# Data for processing
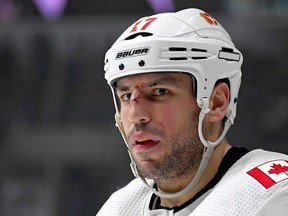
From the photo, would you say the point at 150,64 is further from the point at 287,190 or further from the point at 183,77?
the point at 287,190

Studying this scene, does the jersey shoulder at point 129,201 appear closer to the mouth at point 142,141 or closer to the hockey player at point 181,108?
the hockey player at point 181,108

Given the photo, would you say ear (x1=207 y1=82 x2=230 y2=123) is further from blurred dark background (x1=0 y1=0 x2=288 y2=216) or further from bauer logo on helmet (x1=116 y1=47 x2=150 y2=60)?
blurred dark background (x1=0 y1=0 x2=288 y2=216)

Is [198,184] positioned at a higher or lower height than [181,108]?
lower

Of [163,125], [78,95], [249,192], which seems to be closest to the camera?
[249,192]

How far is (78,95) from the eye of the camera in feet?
10.4

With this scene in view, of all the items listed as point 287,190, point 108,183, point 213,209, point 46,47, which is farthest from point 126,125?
point 46,47

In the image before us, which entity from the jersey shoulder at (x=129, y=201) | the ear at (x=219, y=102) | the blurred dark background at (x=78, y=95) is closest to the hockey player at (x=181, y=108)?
the ear at (x=219, y=102)

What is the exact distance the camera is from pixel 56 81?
10.5ft

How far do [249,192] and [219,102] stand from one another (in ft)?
0.83

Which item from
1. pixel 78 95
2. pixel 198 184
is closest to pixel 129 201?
pixel 198 184

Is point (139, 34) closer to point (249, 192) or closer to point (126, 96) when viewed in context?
point (126, 96)

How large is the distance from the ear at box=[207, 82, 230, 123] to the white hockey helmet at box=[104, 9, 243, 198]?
0.02 m

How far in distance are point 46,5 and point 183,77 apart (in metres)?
1.84

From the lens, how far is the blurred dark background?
2996 mm
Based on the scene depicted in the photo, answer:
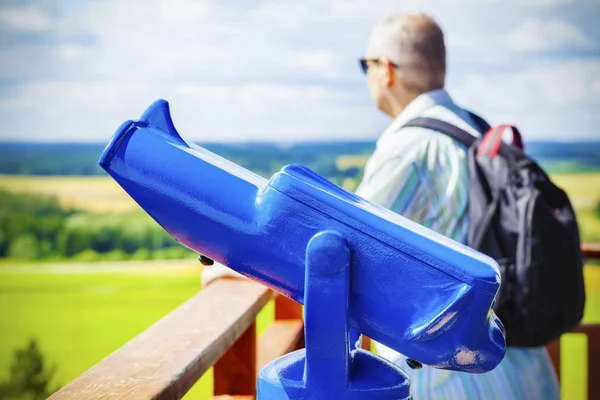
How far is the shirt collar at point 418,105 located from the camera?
1.54m

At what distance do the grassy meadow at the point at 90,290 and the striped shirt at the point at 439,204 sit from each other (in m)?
5.25

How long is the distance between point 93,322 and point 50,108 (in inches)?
82.9

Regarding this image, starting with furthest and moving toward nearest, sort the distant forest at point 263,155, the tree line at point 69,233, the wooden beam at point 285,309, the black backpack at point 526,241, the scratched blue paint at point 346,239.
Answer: the tree line at point 69,233, the distant forest at point 263,155, the wooden beam at point 285,309, the black backpack at point 526,241, the scratched blue paint at point 346,239

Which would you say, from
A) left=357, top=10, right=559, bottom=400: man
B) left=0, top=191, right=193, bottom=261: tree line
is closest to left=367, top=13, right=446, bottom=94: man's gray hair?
left=357, top=10, right=559, bottom=400: man

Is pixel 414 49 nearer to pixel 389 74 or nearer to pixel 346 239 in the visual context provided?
pixel 389 74

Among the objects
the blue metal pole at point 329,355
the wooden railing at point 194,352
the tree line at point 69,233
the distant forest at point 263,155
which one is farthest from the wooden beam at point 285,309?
the tree line at point 69,233

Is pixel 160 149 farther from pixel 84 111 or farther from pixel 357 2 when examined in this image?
pixel 84 111

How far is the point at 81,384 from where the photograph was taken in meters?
0.89

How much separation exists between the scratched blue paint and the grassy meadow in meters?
5.89

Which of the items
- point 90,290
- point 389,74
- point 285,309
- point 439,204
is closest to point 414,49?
point 389,74

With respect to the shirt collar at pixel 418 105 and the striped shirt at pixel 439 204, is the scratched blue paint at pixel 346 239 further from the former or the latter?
the shirt collar at pixel 418 105

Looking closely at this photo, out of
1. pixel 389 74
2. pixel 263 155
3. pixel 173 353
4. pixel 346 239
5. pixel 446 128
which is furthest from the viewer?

# Task prompt
Turn the entries above into a numbered list with one line per item and no blank lines. Start at the line that contains "Which of the items" and end at the last line of the entries.

# Exercise result
1. Which of the items
2. - point 90,290
3. - point 389,74
4. - point 285,309
5. - point 439,204
6. is closest to point 414,49?
7. point 389,74
8. With respect to the shirt collar at pixel 418 105 and the striped shirt at pixel 439 204, is the scratched blue paint at pixel 346 239 further from the former or the latter?
9. the shirt collar at pixel 418 105
10. Looking closely at this photo, out of
11. 1. pixel 389 74
12. 2. pixel 263 155
13. 3. pixel 173 353
14. 4. pixel 346 239
15. 5. pixel 446 128
16. which is furthest from the viewer?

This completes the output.